◆ **CONSIGNE**: Reproduisez à l'identique et en entier l'extrait sur le dollar et l'or.

Ce propos résume parfaitement les raisons qui ont conduit un certain nombre de pays à réfléchir à la façon dont ils pourraient s’affranchir du dollar. De Gaulle avait poussé son raisonnement jusqu’à mettre les Etats-Unis en demeure d’échanger les dollars en papier qui s’accumulaient dans les coffres de la Banque de France contre des lingots d’or. Entre 1962 et 1966, on estime à environ 900 tonnes l’or ainsi rapatrié en France. Conscient du danger d’une éventuelle contagion venant des émules de la France, les Américains avaient, dans un premier temps, tenter de les dissuader avant de mettre un terme à la convertibilité en or du dollar en août 1971.

Logiquement, cette décorrélation aurait du remettre en question les accords de Bretton Woods.

Le piège de la finance se referme alors sur le monde.

◆ **MATÉRIEL RECUEILLI**:
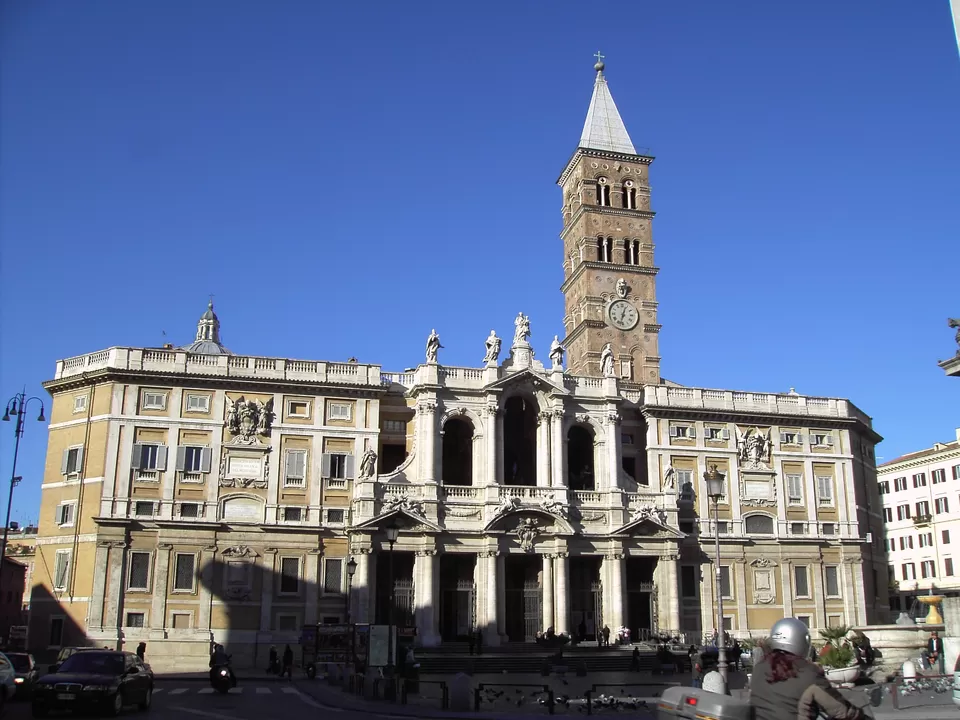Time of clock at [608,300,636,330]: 12:32
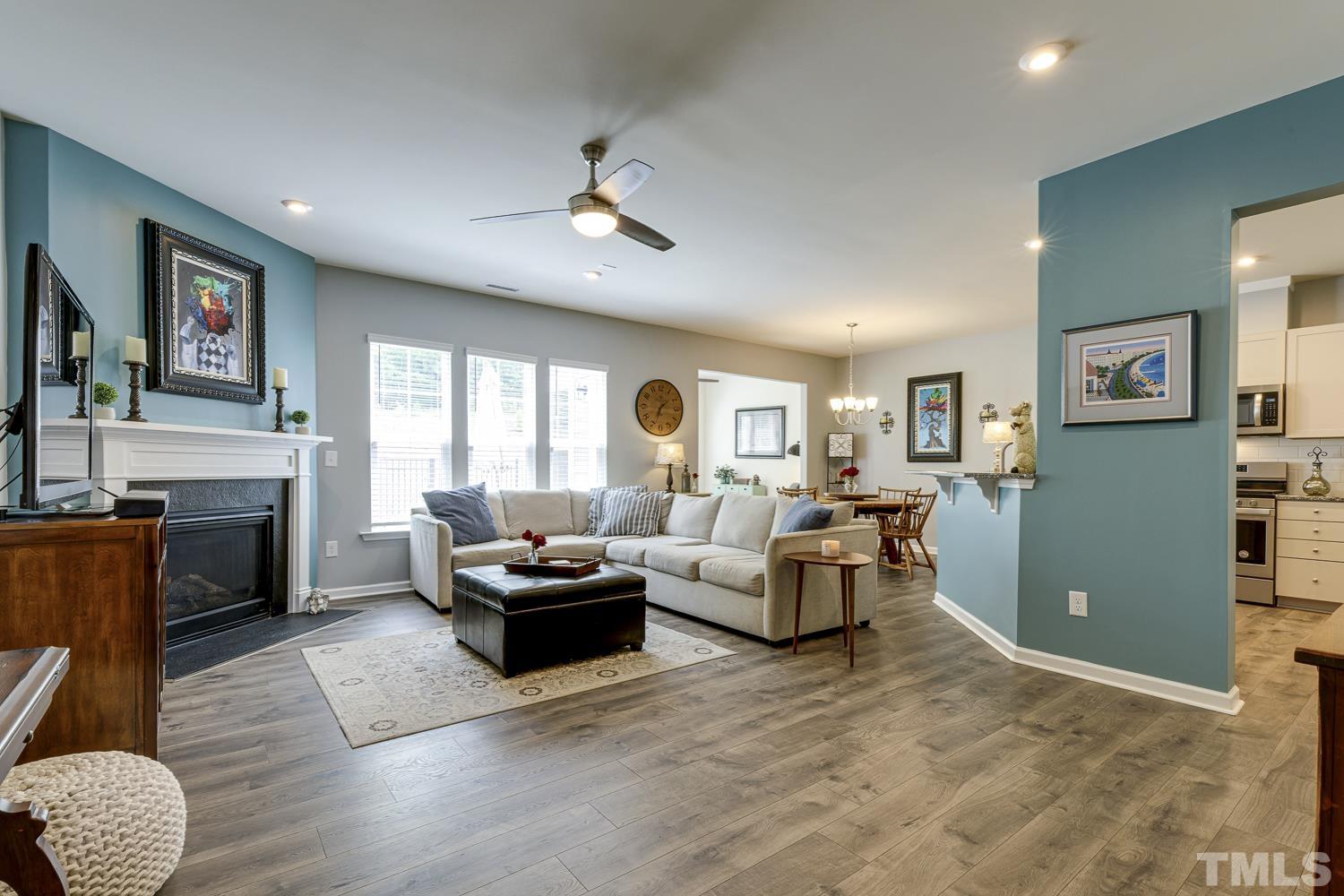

◆ **RÉPONSE**:
Ce propos résume parfaitement les raisons qui ont conduit un certain nombre de pays à réfléchir à la façon dont ils pourraient s’affranchir du dollar. De Gaulle avait poussé son raisonnement jusqu’à mettre les Etats-Unis en demeure d’échanger les dollars en papier qui s’accumulaient dans les coffres de la Banque de France contre des lingots d’or. Entre 1962 et 1966, on estime à environ 900 tonnes l’or ainsi rapatrié en France. Conscient du danger d’une éventuelle contagion venant des émules de la France, les Américains avaient, dans un premier temps, tenter de les dissuader avant de mettre un terme à la convertibilité en or du dollar en août 1971.

Logiquement, cette décorrélation aurait du remettre en question les accords de Bretton Woods.

Le piège de la finance se referme alors sur le monde.